Everything went black. Softly, synth sounds began far away, getting closer and closer, joined by marching drums. 3D red and green letters flared up in front of him with a crescendo of the music and a cymbal crash. As he hit start, a rush forward, as if through a vortex. All was black again. Then fuzziness.
He did not know how long he spent playing. He remembers disemboweling an enemy alien soldier, it’s acidic neon pink guts melting the floor and walls as he geared down the mini chainsaw attached to his machinegun. Then, on level 2, he was the torturing an enemy combatant. Taking off parts of its appendages, slitherly tentacles, in order to get it to tell where a thermal-plasmatic bomb was on a naval class space destroyer. He died slowly, but the squad got the information. Then it was decision making time, covert or overt operations? Daisy came in about this time, turning off the screen, the virtual particles fading around Joe to expose his apartment, his sofa, his girlfriend.

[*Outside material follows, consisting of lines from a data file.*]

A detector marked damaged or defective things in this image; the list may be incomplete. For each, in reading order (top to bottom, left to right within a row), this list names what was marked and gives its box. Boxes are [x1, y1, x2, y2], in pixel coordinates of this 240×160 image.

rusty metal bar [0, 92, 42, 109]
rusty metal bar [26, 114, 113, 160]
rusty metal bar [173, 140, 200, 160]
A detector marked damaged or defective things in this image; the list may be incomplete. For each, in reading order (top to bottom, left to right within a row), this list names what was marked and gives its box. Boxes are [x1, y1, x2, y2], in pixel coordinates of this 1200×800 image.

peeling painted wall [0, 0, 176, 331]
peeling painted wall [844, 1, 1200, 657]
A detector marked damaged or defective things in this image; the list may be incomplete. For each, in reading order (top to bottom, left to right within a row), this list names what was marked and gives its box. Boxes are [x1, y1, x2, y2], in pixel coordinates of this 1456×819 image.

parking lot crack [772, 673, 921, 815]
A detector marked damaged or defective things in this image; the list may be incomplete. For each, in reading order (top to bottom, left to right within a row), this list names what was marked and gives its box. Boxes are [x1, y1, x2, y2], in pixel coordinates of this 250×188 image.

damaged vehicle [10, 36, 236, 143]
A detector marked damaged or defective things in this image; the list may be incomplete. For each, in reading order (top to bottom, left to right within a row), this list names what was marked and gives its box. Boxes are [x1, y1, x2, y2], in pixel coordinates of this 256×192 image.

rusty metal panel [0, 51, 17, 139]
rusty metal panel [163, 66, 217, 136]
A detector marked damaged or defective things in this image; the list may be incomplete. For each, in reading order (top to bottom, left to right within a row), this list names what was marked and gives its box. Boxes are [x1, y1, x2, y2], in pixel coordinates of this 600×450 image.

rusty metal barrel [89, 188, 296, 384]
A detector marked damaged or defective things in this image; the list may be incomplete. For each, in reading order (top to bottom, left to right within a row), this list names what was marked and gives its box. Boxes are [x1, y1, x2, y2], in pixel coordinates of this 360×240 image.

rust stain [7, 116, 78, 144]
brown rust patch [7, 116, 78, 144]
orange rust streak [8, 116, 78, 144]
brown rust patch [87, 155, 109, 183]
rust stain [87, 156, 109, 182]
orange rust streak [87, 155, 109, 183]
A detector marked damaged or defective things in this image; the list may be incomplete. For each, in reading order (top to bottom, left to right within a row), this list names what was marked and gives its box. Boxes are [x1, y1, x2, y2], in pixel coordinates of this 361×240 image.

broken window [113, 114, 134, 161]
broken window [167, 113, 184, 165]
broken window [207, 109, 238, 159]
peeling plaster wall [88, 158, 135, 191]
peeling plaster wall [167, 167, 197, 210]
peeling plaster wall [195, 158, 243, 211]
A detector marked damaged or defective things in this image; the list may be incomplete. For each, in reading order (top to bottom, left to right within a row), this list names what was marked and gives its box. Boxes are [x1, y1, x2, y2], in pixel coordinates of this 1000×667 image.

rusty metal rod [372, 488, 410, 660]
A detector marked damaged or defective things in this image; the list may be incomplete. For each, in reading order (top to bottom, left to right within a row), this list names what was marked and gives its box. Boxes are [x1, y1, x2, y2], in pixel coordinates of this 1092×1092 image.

Instant meatloaf for dinner. They were going blue collar, she suggested. Joe shrugged and thought about the new game. It was good. So many options of what to do militarily. He had sacrificed a whole platoon on the first level. Luckily, his character was hyper-advanced, not only in rank but in strength, technology, and battle skill, so of course he survived the game’s hurdles. The detail, the use of holographs, was more comprehensive than any game he had playedit was definitely worth the wait.
“Well, uh, how was work?” Daisy asked.
“Fine.  Nothin’ new.”
“Well, I had quite a day,” and then she was all into it, telling about her reactions to other people, how someone had screwed her over, how she had to do this when it wasn’t her job. Joe thought about him, well, him in the game.
In the bedroom, she debated whether she should stay the night or go back to her place. He bit her neck hard and she went limp. She responded by biting one of his nipples till it bled a bit. He grabbed her around the neck, and she slapped his face twice in succession. He squeezed her until she had no air. After that, they said goodnight. They settled down for sleep kissing each other once on the lips.
In the middle of the night, he woke from a dream where he was running through the corridors of a hospital with a gun in his hands and a counter at the top of his vision. Men and women in white coats came at him in the flickering of green and red lights, their hands outstretched like frankensteins yelling obscenities. He blasted each one into gory heaps as the counter rose, but he was not allowed to shoot women holding newly born babies, for his counter went down. 
He went into his living room. From there he looked out at the night city, lit up and flashing, through the wall of glass windows his apartment featured in the ad for the place. He stared out thinking of distant lands, and in them, deserts that lead to shanties that lead to suburbias that lead to glass and metal metropolises. Of armies gathering strategic towers and hills and targets. As the sun rose, fractaled into a bursting star over the city scape, he imagined planes rocketing through the city around him dropping laser guided bombs and crushing the glass of the city into millions of sparkling diamonds that would rupture his fellow citizens into parts and pieces. Helicoptered strike teams would deploy, and he could almost see them in the prisms of the glass of his apartment, coming to grab him, the superhuman savior of mankind, to lead their troops to glory in space and beyond. And as the sun went behind the large multinational bank becoming a translucent green, he saw himself reflected in the glass of his apartment, a bit overweight, hairy, his penis limp and dangling between his legs.
He picked up the Gamegun® hoping to get in a few more levels before work.